Наверное было и хорошо, что Алексей Николаич не узнал о такой новости — точно бы никуда не поехал бы. А тогда… тогда неизвестно что было бы. Впрочем, одно наверняка было бы понятно — Гробовский бы не долго радовался такой новости и уже сейчас сидел бы за решеткой.

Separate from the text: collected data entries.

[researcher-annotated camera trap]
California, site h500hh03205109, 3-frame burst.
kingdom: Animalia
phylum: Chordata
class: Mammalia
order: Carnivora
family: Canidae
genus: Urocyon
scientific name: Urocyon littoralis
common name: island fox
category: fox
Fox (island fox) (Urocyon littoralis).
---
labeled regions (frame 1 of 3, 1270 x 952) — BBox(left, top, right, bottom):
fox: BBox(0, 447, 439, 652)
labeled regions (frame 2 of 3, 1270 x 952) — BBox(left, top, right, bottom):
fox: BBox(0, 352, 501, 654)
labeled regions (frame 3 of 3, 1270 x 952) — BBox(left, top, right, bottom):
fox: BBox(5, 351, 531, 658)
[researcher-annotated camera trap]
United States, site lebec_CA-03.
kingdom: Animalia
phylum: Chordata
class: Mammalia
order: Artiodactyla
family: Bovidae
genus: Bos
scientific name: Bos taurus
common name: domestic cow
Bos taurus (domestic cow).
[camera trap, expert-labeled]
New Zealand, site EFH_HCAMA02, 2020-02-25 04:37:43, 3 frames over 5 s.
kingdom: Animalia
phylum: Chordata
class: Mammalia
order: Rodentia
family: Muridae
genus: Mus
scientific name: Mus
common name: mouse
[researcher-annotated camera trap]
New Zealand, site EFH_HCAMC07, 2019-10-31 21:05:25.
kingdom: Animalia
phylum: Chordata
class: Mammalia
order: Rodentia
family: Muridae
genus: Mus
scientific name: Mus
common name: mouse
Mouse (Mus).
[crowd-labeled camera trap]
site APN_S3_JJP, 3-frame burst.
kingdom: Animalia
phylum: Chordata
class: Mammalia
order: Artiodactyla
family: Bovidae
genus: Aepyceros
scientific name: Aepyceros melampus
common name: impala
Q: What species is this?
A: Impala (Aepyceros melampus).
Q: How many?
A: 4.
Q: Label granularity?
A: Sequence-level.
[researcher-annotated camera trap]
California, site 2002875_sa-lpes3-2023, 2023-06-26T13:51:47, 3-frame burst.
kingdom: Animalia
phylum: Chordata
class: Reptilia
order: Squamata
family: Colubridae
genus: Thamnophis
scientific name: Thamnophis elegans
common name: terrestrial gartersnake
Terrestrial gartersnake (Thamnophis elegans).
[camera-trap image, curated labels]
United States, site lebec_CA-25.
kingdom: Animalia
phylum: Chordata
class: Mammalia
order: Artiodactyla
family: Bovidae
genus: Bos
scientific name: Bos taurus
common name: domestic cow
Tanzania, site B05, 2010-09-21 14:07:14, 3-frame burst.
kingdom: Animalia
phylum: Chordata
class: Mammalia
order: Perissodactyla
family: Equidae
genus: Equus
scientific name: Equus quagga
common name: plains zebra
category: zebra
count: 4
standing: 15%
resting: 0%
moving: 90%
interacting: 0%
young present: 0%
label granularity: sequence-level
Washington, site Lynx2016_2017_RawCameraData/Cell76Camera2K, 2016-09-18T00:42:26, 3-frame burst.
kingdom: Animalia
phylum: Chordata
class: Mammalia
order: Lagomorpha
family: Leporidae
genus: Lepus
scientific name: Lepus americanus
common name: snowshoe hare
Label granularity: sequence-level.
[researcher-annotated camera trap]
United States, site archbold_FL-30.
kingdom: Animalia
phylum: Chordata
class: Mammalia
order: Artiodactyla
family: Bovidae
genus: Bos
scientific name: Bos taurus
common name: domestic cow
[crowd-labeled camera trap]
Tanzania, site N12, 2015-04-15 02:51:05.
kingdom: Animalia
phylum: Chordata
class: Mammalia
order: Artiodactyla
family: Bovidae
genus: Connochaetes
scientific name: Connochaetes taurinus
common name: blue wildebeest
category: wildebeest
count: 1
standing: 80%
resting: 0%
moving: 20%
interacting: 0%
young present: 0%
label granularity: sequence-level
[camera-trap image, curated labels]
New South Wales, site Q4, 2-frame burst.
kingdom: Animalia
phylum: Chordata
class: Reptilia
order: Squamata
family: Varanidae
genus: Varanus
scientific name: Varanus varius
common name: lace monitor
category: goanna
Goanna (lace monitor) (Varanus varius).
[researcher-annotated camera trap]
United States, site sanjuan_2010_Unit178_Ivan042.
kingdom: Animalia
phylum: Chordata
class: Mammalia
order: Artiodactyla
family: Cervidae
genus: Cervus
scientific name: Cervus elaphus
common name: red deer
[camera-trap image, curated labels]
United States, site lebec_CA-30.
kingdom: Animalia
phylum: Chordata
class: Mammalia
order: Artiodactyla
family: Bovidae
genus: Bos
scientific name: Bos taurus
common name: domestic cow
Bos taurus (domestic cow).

Спалось плохо и утром Иван Павлович встал разбитый. Сразу же решил пробежаться по больнице — осмотреть больных и в большей степени начальника общественной полиции Зареченского уезда господина Петракова. Или товарища? Как теперь правильно?
Василий лежал на койке у стены. Не спал. Его молодое почти мальчишеское лицо было бледным, но глаза блестели живостью. Увидев доктора, Петраков попытался приподняться, но Иван Палыч махнул рукой.
— Лежите, Василий… Кстати, как вас по отчеству?
— Андреевич я, — тихо ответил он.
— Василий Андреевич, лежите, не вставайте. Как самочувствие?
Петраков слабо улыбнулся.
— Бывало лучше, гражданин доктор. Плечо ноет, но… жив. Аглая сказала, вы мне артерию зашили?
— Зашил, — кивнул Иван Палыч, придвигая табурет. Он ощупал повязку, проверил пульс. — Жар вижу спал, кровотечения тоже нет. Дренаж в порядке. Слабость?
— Все хорошо. Когда можно будет выписаться?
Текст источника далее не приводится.